In some ways TV series (like Star Trek) have shifted to becoming more complex and less accessible over the last few decades. Episodes used to be standalone in that most of the time you didn’t need to see all the previous episodes to make sense of what you were seeing. That was before streaming services and institutionalized binge watching. Now TV writers can demand that everybody’s seen everything so far and TV shows have become more complex and literary as a result[6].

Online thinkpiece factories haven’t gone through this transformation[7]. It’s not standard practice to publish articles where you have to have read the other articles in the same series to appreciate what’s being said. That’s why they’re less interesting to me than personal (or community) blogs that often do build upon their own prior writing (Less Wrong is the obvious example with its core articles organized into sequences).

The hyperlink was a godsend for this reason. When I want to refer to something I’ve written before I just link to it in the text, and presto, it’s available but not too intrusive. That makes it possible to “import” a set of ideas much like you can import a code library when programming. With this mechanism, increasingly advanced structures can be built. Imagine how it would cripple software if we could no longer reuse code like this. Well, that’s where ordinary journalism is right now[8]. So they become boring to theoretically-minded people who do read a lot and want something more.

I think that’s the real reason I don’t try to pitch more writing to various online publications. In my summary of 2018 I said it was because I thought my writing was “too idiosyncratic, abstract and personal to fit in anywhere but my own blog”. Now I think the main reason is that I don’t so much want to take part in public debate or make myself a career. I want to explore ideas that lie at the edge of my own thinking. To do that I must assume that a reader knows broadly the same things I know and I’m just not that interested in writing about things where I can’t do that[9]. I want to follow my thoughts to for me new and unknown places — and import whatever packages I need to do it. This style isn’t compatible with the expectation that a piece will be able to stand on its own and deliver a single recognizable (and defensible) point[10].

#### [Written instruction]
Please answer from the essay above: what does its writer compare linking to earlier writing with?

#### [Listed entries]
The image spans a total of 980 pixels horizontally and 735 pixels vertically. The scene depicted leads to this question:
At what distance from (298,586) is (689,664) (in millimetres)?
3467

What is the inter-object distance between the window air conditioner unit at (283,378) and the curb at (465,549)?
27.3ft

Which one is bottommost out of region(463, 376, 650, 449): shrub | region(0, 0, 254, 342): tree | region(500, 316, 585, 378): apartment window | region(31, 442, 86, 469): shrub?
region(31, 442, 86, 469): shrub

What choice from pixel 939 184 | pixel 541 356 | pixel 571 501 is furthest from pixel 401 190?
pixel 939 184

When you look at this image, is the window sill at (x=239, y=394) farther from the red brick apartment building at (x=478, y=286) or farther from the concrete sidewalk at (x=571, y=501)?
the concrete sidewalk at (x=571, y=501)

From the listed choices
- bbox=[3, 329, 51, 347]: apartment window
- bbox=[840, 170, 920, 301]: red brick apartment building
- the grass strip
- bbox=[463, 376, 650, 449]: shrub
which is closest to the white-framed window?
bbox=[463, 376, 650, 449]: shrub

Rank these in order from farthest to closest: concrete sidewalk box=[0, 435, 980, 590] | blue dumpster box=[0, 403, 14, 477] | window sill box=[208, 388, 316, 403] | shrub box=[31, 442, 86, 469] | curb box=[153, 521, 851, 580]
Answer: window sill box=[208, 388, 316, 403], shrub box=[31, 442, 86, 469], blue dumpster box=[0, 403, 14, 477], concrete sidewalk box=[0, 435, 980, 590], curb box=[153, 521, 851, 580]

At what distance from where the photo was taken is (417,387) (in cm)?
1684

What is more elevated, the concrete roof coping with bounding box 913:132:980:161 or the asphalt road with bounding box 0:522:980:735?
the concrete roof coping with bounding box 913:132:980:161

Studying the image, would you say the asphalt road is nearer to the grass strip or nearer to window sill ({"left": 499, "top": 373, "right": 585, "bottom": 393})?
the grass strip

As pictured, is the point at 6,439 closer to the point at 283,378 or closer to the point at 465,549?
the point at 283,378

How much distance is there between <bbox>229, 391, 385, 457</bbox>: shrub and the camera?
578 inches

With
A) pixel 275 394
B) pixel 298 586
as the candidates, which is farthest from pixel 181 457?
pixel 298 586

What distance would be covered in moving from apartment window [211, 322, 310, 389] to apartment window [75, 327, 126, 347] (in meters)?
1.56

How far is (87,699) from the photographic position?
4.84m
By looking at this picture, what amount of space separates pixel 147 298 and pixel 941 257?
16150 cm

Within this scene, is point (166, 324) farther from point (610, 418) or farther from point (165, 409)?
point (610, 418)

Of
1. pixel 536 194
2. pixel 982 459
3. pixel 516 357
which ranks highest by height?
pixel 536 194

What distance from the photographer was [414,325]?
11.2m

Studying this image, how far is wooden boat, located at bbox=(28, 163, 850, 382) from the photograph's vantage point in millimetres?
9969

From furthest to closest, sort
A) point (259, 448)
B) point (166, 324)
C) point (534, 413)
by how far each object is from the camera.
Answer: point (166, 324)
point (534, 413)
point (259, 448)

#### [Output of the exercise]
Importing a code library when programming.